On peut voir comme une espèce de retour de bâton de l'histoire le qualificatif de « krautrock » - rock choucroute - utilisé par la presse musicale anglaise dont on connait la capacité à inventer des courants musicaux - on pense au post-rock inventé par
Simon Reynolds pour qualifier l'album Hex des sous-estimés Bark Pyschosis et dont les principaux groupes censés faire partie s'en défendent comme les montréalais de Godspeed You! Black Emperor - pour parler des groupes qui émergèrent dans les années 1960 et 1970 comme Neu, Tangerine Dream,
Popol Vuh, Amon Dul, Can, voire Kraftwerk, même si ces derniers ont toujours été à part - « Au milieu des autres groupes expérimentaux allemands, ironiquement labelisés « krautrock » (rock choucroute), comme Can, Tangerine Dream,
Popol Vuh, Faust, Klaus Schulze ou Neu, ils ne font ni du rock instrumental, ni du planant, ni de l'atmosphérique ou du Wagner techno.
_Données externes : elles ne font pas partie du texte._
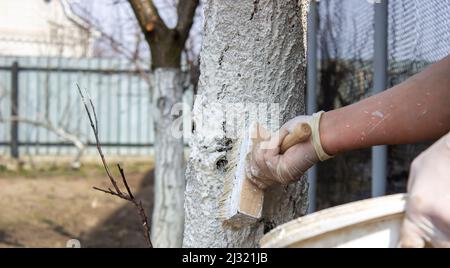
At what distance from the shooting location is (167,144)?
14.9ft

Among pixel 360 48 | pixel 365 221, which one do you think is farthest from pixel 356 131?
pixel 360 48

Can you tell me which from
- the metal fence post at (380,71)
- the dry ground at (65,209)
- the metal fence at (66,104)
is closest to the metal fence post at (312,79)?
the metal fence post at (380,71)

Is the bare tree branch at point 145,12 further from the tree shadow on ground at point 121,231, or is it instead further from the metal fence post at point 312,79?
the tree shadow on ground at point 121,231

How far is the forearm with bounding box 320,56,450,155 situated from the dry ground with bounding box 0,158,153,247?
4842mm

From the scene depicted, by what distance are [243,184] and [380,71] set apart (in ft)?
6.00

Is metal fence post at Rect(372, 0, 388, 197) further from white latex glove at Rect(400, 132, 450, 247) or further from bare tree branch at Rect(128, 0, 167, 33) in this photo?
white latex glove at Rect(400, 132, 450, 247)

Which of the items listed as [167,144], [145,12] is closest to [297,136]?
[145,12]

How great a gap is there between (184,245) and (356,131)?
0.60 meters

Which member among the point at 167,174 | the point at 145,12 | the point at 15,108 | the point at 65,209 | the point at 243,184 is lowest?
the point at 65,209

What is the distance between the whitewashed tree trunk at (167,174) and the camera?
14.6 ft

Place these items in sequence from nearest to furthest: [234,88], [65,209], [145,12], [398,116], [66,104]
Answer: [398,116] < [234,88] < [145,12] < [65,209] < [66,104]

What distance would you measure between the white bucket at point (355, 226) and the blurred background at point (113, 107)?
163 centimetres

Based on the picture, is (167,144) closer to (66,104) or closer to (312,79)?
(312,79)

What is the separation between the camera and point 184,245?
1.87m
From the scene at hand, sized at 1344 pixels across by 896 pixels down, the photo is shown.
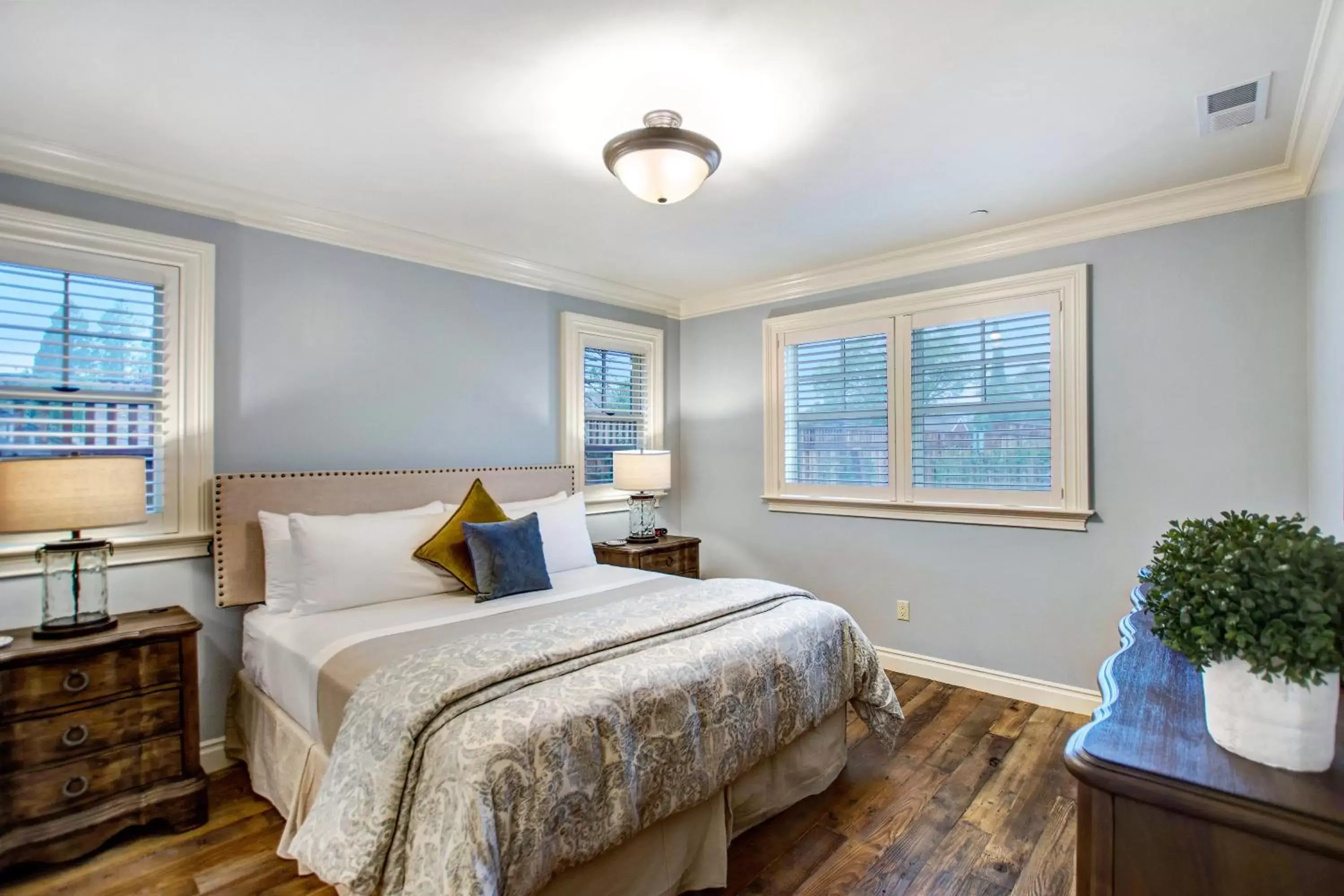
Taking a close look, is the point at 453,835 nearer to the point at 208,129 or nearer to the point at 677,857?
the point at 677,857

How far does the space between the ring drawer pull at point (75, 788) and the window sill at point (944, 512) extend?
140 inches

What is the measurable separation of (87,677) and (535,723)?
1747 mm

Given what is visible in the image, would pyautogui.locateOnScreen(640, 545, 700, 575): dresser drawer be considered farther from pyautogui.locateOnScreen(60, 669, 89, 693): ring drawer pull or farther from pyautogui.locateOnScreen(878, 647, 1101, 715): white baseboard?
pyautogui.locateOnScreen(60, 669, 89, 693): ring drawer pull

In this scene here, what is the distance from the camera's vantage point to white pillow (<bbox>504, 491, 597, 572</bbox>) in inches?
132

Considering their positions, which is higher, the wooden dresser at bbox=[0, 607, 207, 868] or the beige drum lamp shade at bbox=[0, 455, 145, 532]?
the beige drum lamp shade at bbox=[0, 455, 145, 532]

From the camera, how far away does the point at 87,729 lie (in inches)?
84.7

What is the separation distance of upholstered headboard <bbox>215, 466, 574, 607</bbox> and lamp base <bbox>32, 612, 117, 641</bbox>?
426mm

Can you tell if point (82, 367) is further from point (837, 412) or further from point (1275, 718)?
point (837, 412)

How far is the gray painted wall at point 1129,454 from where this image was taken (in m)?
2.75

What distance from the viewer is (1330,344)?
2.21m

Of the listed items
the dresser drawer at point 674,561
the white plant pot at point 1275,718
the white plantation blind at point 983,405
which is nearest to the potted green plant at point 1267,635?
the white plant pot at point 1275,718

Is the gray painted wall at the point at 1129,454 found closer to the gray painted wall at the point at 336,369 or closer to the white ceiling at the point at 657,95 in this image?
the white ceiling at the point at 657,95

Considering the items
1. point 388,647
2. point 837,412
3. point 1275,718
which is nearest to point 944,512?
point 837,412

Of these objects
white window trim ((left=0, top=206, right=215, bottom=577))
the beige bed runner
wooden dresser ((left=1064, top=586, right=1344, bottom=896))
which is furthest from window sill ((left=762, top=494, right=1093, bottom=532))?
white window trim ((left=0, top=206, right=215, bottom=577))
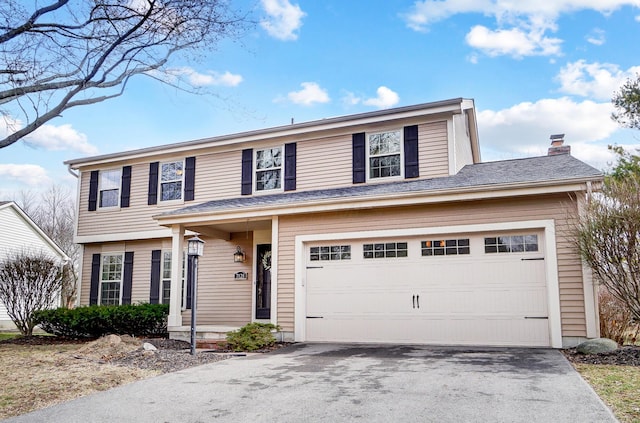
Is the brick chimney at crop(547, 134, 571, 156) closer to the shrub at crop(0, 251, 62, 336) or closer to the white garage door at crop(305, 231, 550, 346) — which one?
the white garage door at crop(305, 231, 550, 346)

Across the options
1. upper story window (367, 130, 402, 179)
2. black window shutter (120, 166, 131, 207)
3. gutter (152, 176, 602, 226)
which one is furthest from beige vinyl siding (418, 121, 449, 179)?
black window shutter (120, 166, 131, 207)

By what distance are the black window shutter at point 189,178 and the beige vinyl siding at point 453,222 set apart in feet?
13.4

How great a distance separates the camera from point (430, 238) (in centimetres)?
930

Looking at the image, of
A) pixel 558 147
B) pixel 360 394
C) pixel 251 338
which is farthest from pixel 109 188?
pixel 558 147

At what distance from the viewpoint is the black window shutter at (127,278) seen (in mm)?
13812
Déjà, ils sont à part »,
Jean Rouzaud, Contre-culture, p. 255 - et furent inspirés entre autres par la musique de Karl-Heinz Stockhausen et les débuts du robotisme et de la ré-industralisation de l'après-guerre.
Lorsque
Julian Cope, musicien de rock anglais sous son nom d'artiste ou avec des groupes comme The Teardrop Explodes, Queen Elizabeth ou Brain Donnor, écrivain, artiste, antiquaire - il a écrit un livre sur le sujet - s'intéresse au cas du Krautrock ou à « la grande kosmiche Musik » comme il la qualifie, cela donne Krautrocksampler. Petit guide d'initiation à la grande kosmische musik, et la réunion des deux - Cope et le Krautrock - est détonnant, au sens d'explosif. En français, c'est d'abord aux éditions Kargo que l'ouvrage a été publié avant qu'elles ne se sabordent en 2008, ce qui n'est pas étonnant vu leur dénomination.
Mais revenons à
Julian Cope et au Krautrock.
Julian Cope est un gars totalement barré, certains groupes du krautrock - Can, Faust, Popol Vuhl, etc. - le sont totalement également. Cope s'attaque à son sujet avec une grande admiration et passion, en amoureux de cette musique, et traite son sujet en deux parties : la première est consacrée à la description de la dynamique de ce courant de musique et la deuxième est consacrée, comme c'est souvent le cas des livres sur la musique, à une espèce de Top 50 du Krautrock - cette partie est la moins intéressante des deux et la plus frustrante du fait de la subjectivité de cette exercice de classements comme en témoigne le dernier essai de
Jacques Attali, Les chemins de l'essentiel.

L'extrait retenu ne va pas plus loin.